Highest and lowest glycosylated hemoglobin levels were associated with excess mortality; progression to end-stage renal disease was not associated with glycemic control.

In diabetic patients with chronic kidney disease (CKD), the relation between glycemic control and mortality or progression to end-stage renal disease (ESRD) is uncertain. To examine this issue, researchers performed a cohort study of 6165 older diabetic adults (mean age, 70) who were enrolled in a CKD registry at Cleveland Clinic. All patients were using insulin or oral diabetes drugs, and nearly all had estimated glomerular filtration rates of <60 mL/minute/1.73 m2. Patients with ESRD at baseline were excluded.

During median follow-up of 2.3 years, 3% of patients progressed to ESRD, and 16% of patients died. Analyses adjusted for numerous demographic and clinical variables showed a U-shaped relation between baseline glycosylated hemoglobin (HbA1c) level and mortality: With HbA1c of 6% to 6.9% as the reference standard, patients with HbA1c levels <6% and those with levels ≥9% had significantly higher mortality; in contrast, mortality was not higher in those with levels between 7% and 8.9%. Baseline HbA1c was not associated with risk for progression to ESRD.

=======

What this exercise asks:
**A.** According to the study summary, how many older diabetic adults were in the cohort?
**B.** Quote the study summary word for word, starting at "Highest and lowest" and ending at "with glycemic control.".

Collected data entries:

=======

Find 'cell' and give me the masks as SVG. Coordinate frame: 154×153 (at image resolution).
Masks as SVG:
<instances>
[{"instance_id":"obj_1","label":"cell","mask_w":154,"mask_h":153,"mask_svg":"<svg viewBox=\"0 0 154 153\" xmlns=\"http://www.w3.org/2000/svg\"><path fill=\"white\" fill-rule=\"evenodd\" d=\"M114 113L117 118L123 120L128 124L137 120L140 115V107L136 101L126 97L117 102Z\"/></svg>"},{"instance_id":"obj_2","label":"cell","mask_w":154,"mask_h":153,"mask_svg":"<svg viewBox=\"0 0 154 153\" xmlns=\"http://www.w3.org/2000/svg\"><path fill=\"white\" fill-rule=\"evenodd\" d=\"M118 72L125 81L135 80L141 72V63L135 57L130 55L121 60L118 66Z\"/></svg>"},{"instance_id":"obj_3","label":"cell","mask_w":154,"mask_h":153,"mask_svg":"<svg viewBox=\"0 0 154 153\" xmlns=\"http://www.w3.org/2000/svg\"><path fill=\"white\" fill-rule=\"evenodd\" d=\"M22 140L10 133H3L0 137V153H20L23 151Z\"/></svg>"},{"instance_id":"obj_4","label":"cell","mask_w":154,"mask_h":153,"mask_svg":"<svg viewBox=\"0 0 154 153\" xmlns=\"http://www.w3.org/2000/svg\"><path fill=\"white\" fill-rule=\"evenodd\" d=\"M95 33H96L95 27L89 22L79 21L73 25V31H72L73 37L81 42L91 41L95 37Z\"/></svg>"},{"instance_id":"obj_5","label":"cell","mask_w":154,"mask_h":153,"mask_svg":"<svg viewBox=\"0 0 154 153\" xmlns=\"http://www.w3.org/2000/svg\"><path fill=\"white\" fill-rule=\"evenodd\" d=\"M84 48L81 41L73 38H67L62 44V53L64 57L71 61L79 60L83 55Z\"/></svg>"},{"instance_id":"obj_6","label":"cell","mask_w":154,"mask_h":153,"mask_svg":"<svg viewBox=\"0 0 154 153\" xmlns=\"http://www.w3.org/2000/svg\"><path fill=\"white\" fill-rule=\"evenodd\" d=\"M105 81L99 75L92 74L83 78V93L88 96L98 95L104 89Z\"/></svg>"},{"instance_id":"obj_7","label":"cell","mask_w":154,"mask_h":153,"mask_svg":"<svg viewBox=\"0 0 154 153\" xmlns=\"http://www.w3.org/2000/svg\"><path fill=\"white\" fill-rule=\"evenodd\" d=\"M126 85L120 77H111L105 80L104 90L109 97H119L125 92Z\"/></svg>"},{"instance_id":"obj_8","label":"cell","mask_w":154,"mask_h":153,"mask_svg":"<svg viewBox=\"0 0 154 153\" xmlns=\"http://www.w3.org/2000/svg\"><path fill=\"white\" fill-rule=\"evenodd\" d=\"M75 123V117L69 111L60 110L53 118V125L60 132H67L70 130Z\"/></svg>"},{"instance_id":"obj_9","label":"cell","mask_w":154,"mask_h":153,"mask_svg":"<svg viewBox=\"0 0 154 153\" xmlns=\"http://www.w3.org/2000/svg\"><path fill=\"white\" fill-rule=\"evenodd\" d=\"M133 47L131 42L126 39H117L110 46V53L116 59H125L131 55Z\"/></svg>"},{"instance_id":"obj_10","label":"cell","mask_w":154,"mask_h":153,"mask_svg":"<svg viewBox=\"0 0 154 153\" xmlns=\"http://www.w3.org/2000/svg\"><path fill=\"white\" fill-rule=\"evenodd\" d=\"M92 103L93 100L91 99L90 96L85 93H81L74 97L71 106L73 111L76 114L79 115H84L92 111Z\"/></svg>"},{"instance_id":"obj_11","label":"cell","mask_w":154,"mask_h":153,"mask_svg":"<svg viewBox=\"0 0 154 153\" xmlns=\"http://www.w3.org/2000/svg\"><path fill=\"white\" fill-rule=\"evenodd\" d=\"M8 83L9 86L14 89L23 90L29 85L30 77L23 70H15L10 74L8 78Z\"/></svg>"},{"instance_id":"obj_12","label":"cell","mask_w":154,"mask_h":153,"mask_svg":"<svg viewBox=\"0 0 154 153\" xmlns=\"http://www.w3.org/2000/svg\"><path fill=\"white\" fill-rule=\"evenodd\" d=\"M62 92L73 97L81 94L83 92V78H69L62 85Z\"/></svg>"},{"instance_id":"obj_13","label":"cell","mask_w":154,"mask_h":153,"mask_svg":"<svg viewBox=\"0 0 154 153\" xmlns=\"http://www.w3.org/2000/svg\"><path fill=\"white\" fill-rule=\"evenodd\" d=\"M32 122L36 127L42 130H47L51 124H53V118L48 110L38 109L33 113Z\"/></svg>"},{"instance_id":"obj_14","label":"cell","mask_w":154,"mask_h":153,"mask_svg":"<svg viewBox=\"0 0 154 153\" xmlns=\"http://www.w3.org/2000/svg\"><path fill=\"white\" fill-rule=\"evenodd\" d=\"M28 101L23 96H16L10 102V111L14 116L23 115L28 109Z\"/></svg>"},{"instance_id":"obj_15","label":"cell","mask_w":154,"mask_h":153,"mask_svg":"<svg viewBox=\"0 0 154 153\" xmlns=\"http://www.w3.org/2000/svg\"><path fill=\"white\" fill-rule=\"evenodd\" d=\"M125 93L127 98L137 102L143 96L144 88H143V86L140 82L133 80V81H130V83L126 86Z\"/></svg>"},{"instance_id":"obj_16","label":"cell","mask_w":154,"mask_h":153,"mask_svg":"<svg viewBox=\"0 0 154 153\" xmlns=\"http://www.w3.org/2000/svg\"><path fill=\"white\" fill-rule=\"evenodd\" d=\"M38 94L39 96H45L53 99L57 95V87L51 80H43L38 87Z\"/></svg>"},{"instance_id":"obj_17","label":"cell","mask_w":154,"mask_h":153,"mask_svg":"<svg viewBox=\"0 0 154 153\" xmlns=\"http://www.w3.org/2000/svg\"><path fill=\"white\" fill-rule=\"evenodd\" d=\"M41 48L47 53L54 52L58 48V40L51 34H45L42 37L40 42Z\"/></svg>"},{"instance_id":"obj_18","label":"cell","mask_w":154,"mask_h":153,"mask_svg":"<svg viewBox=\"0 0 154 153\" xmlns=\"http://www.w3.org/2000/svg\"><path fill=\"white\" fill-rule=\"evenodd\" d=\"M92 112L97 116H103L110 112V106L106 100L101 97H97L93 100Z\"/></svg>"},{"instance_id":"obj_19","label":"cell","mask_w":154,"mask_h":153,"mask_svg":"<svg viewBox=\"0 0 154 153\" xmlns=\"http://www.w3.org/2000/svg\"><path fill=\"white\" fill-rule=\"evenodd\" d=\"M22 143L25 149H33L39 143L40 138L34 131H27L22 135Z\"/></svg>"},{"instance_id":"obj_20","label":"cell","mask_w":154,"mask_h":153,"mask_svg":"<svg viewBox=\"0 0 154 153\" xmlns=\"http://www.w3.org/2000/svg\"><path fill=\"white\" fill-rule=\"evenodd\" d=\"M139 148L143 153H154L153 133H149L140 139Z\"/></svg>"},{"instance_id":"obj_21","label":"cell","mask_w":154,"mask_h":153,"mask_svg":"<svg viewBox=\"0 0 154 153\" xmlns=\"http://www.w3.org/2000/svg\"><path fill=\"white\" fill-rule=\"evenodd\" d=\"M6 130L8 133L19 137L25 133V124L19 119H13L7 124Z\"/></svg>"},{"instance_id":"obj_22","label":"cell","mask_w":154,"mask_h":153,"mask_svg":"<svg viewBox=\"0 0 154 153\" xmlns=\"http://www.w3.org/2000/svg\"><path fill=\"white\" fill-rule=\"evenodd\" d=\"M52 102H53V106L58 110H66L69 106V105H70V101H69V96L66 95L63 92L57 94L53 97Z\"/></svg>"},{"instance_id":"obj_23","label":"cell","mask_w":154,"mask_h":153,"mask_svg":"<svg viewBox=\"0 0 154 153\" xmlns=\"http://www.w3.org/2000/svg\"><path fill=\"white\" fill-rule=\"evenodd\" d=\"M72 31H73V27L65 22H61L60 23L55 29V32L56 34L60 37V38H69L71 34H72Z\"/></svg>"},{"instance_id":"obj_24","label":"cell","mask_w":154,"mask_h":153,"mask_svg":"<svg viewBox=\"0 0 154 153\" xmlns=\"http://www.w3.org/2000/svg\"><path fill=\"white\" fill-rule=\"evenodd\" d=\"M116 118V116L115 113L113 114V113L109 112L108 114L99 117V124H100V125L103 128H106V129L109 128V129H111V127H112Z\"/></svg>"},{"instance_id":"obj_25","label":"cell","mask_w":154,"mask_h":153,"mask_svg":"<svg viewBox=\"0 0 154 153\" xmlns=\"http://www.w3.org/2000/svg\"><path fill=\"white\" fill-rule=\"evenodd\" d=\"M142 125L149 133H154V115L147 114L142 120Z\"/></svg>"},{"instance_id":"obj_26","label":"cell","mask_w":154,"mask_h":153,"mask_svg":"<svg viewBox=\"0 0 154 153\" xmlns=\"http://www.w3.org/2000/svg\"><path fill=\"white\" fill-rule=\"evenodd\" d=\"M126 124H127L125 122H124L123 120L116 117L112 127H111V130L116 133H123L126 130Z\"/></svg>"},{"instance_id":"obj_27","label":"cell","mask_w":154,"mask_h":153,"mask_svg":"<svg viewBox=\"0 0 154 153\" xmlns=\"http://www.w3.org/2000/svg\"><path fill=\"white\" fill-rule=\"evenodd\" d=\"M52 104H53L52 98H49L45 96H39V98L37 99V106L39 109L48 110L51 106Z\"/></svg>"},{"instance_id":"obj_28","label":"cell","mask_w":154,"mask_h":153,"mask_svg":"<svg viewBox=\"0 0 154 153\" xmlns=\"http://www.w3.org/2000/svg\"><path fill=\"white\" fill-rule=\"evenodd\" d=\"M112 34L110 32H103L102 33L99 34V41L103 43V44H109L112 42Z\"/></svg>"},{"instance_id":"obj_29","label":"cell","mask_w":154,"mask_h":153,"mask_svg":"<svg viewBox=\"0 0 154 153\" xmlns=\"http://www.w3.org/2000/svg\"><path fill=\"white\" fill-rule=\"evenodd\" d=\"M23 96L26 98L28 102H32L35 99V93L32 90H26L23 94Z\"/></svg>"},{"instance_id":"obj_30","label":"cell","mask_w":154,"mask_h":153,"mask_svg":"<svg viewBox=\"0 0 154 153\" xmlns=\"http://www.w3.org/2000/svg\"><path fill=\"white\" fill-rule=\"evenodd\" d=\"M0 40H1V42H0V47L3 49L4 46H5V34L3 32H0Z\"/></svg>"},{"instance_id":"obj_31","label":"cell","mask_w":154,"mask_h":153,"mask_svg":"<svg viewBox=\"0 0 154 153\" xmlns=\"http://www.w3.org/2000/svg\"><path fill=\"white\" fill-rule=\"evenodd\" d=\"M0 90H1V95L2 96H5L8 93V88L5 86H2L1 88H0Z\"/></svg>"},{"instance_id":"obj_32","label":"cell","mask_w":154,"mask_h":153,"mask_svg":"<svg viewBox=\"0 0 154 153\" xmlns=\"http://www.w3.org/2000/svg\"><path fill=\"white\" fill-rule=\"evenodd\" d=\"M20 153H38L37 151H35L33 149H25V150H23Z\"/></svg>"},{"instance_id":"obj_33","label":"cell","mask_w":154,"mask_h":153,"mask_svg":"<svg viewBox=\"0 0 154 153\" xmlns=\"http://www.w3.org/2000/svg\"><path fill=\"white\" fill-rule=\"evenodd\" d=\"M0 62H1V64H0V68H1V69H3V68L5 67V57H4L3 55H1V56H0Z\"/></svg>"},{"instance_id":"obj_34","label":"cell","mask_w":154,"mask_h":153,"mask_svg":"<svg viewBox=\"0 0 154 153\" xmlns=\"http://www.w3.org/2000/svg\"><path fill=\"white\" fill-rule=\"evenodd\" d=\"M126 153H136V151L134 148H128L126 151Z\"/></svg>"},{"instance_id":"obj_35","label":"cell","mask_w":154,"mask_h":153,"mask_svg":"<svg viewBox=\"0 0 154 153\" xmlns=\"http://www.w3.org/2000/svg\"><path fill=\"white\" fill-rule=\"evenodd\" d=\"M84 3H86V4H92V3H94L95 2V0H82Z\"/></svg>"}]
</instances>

=======

Answers:
**A.** 6165

**B.**
Highest and lowest glycosylated hemoglobin levels were associated with excess mortality; progression to end-stage renal disease was not associated with glycemic control.